Hypergeometric sheaves for classical groups via geometric Langlands

Abstract:

In a previous paper, the first and third authors gave an explicit realization of the geometric Langlands correspondence for hypergeometric sheaves, considered as $\mathrm {GL}_n$-local systems. Certain hypergeometric local systems admit a symplectic or orthogonal structure, which can be viewed as $\check {G}$-local systems, for a classical group $\check {G}$. This article aims to realize the geometric Langlands correspondence for these $\check {G}$-local systems.

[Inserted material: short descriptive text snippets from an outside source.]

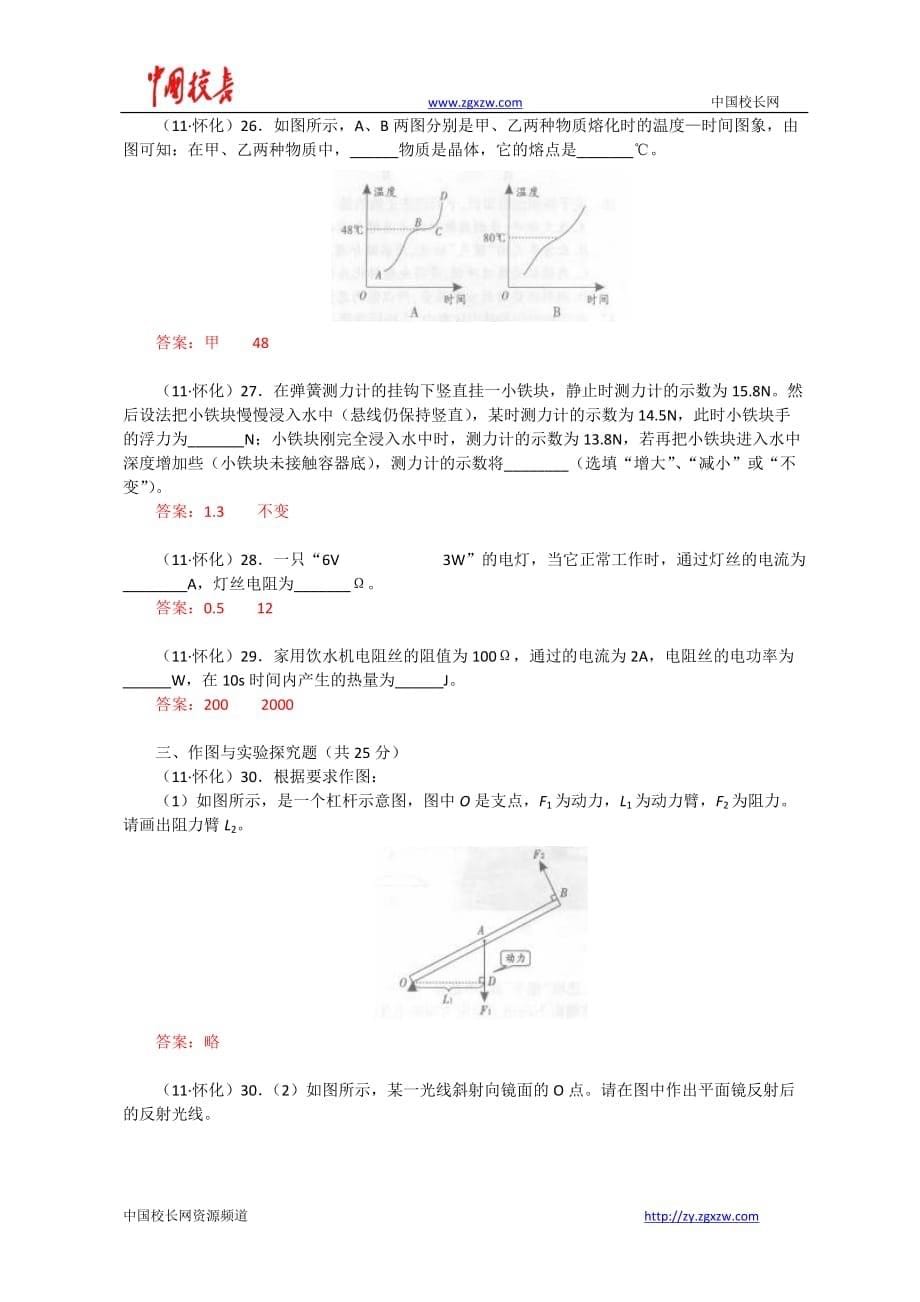 2011年湖南省怀化市中考物理试卷及答案.doc_第5页
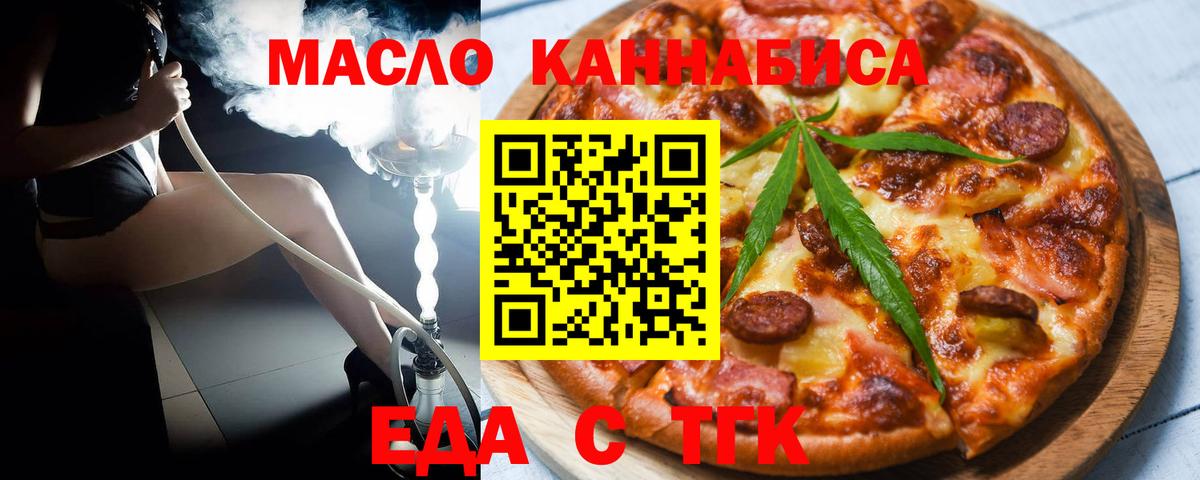Еда ТГК конопля  Вход с VPN  Южноуральск 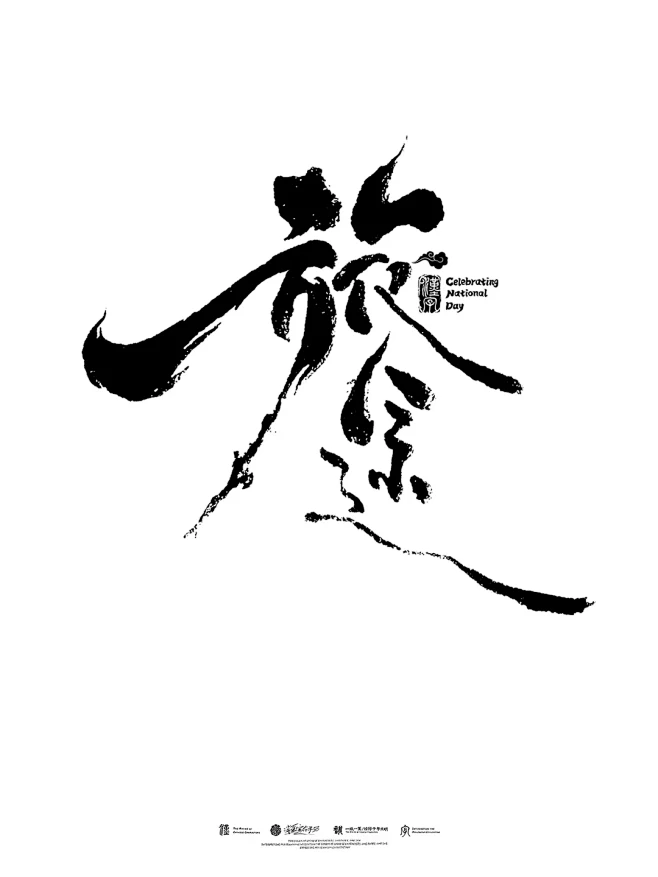 旅途|手写字体设计 - 小红书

We study this problem from two aspects. In the first approach, we define the hypergeometric automorphic data for a classical group $G$ in the framework of Yun, one of whose local components is a new class of euphotic representations in the sense of Jakob–Yun. We prove the rigidity of hypergeometric automorphic data under natural assumptions, which allows us to define $\check {G}$-local systems $\mathcal {E}_{\check {G}}$ on $\mathbb {G}_m$ as Hecke eigenvalues (in both $\ell$-adic and de Rham settings). In the second approach (which works only in the de Rham setting), we quantize a ramified Hitchin system, following Beilinson–Drinfeld and Zhu, and identify $\mathcal {E}_{\check {G}}$ with certain $\check {G}$-opers on $\mathbb {G}_m$. Finally, we compare these $\check {G}$-opers with hypergeometric local systems.